Une coquette jeune femme... © Yves Leresche
Un jeu créatif
Amusés, la grand-maman genevoise et ses deux petits-enfants se prennent au jeu. A leur tour, ils récoltent des galets qu’ils décorent, avant de les semer ici ou là, au gré de leurs promenades ou excursions. Leur démarche s’inscrit dans les principes de «Galet Romandie», tels que précisés par Céline Elmiger, administratrice du groupe Facebook. «En balade, ramassez des galets ou des pierres qui vous plaisent. Décorez-les et reposez-les pour égayer les balades des autres gens... ou les vôtres. Joli jeu à faire avec petits et grands. Le but est aussi que les personnes qui les ont peints puissent suivre leur voyage sur le groupe…»
... un petit chat craintif... © Yves Leresche
Depuis qu’elle s’est lancée dans cette aventure, Marina Fuchsloch, 72 ans, musicienne licenciée en rythmique Jaques-Dalcroze, trouve un bel équilibre entre créativité et plein-air: «J’ai déjà déposé une dizaine de galets et quatre photos sont apparues sur le site. Je choisis des lieux visibles, comme le bord d’une fontaine, sur un vieux mur, près d’un cimetière...»
Stimulation intergénérationnelle
Le partage intergénérationnel compte aussi beaucoup dans ce hobby qui passionne également ses deux petits-enfants: «Je ne suis pas très douée en peinture. Mais, à travers cette activité, en tant que grand-maman, je leur transmets avec plaisir une ouverture à la nouveauté, à la créativité, un esprit de curiosité. C’est aussi une façon de laisser vivre l’enfant qui est en moi, et... ça me maintient "jeune"!»
... un fier goupil... © Yves Leresche
Peu coûteuse, cette activité exige un minimum de matériel: de l’acrylique pour faire le fond et des stylos-marqueurs. Pour terminer, on spraye un vernis transparent.

- **Consigne A**
Traduisez en anglais la phrase suivante de l’extrait sur les galets peints : « Peu coûteuse, cette activité exige un minimum de matériel: de l’acrylique pour faire le fond et des stylos-marqueurs. »

- **Matériel**
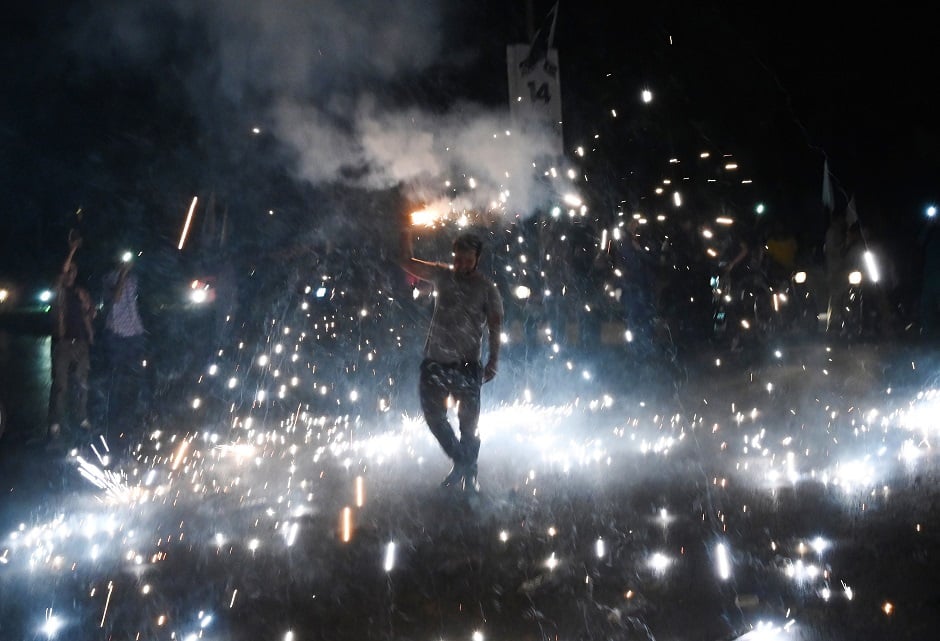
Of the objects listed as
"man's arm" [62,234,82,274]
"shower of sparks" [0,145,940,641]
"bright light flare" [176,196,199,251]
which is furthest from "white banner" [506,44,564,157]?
"man's arm" [62,234,82,274]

- **Consigne B**
Réécrivez la liste placée après l’extrait sous la forme d’un tableau Markdown à deux colonnes, « N° » pour le numéro de rang et « Ligne » pour le texte de chaque ligne. Omettez les lignes vides et les images.

- **Réponse complète A**
Inexpensive, this activity requires a minimum of materials: acrylic paint for the background and marker pens.

- **Réponse complète B**
| N° | Ligne |
|---|---|
| 1 | Of the objects listed as |
| 2 | "man's arm" [62,234,82,274] |
| 3 | "shower of sparks" [0,145,940,641] |
| 4 | "bright light flare" [176,196,199,251] |
| 5 | which is furthest from "white banner" [506,44,564,157]? |
| 6 | "man's arm" [62,234,82,274] |